**Problem description:**
How many lines in the rows below contain the word "which"? Reply with the number only.

**Records shown:**
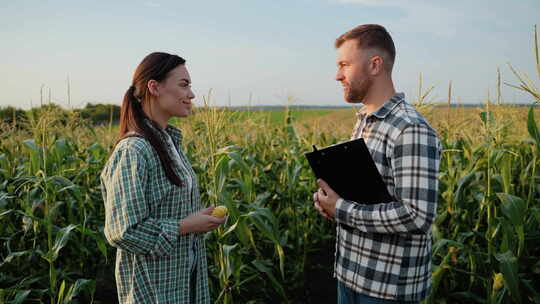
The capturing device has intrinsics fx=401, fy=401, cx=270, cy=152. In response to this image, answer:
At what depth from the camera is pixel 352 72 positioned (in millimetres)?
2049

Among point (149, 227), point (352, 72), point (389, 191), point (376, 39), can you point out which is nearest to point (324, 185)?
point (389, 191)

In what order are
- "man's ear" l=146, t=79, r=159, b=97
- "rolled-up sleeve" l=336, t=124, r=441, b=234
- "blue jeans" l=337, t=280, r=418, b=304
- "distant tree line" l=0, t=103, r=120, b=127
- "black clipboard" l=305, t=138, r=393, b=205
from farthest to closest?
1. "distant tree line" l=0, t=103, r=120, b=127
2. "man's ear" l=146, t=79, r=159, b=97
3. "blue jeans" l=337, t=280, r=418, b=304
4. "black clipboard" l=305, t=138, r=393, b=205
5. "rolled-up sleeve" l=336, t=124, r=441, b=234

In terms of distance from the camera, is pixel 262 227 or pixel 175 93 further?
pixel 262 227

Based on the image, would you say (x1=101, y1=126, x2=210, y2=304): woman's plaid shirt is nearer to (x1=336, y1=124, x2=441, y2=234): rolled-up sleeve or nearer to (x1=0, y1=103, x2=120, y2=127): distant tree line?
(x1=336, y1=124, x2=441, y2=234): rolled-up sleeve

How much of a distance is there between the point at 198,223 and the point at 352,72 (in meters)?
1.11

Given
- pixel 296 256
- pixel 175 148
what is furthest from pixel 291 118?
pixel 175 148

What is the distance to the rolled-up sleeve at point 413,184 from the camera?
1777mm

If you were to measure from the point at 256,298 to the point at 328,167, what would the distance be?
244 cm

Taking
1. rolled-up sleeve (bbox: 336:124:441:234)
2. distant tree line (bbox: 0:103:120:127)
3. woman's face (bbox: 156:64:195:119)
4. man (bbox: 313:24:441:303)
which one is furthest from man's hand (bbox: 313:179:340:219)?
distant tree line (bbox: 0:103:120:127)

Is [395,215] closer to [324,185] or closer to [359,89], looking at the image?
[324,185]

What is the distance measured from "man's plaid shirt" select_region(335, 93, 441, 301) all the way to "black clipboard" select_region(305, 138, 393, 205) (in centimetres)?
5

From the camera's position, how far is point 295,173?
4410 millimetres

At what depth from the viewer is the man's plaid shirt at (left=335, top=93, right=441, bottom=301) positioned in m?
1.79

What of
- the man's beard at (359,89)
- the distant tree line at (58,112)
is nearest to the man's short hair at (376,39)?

* * *

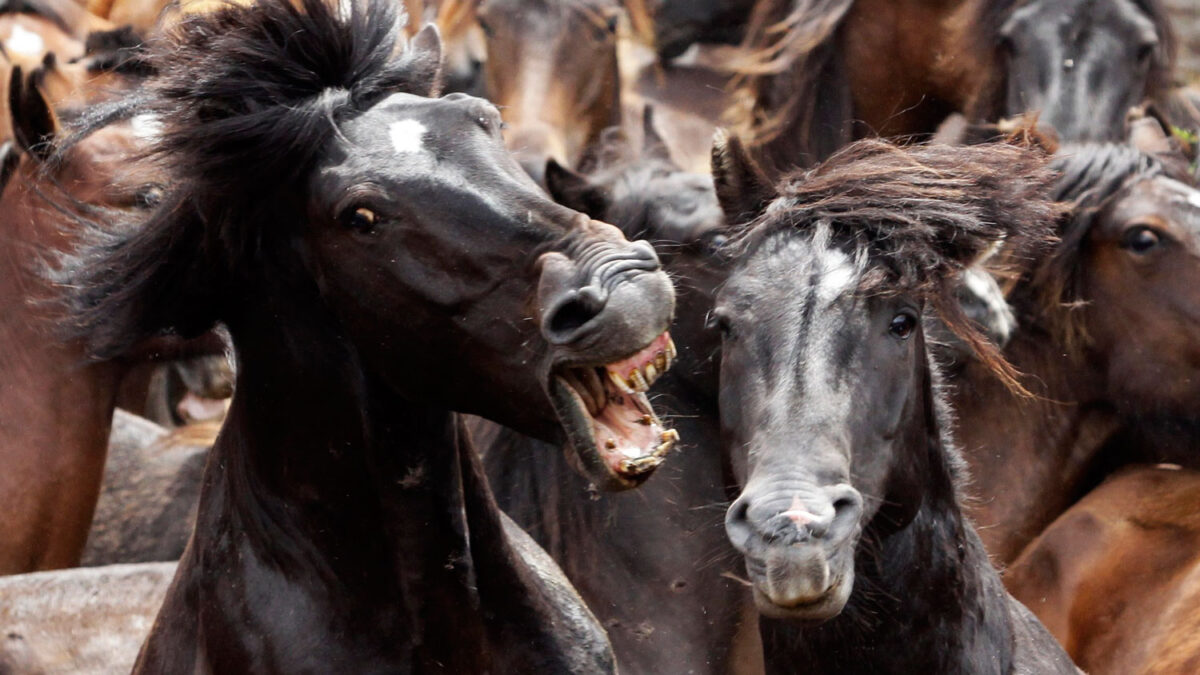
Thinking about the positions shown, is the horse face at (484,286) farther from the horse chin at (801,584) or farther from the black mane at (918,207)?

**Exercise response:**
2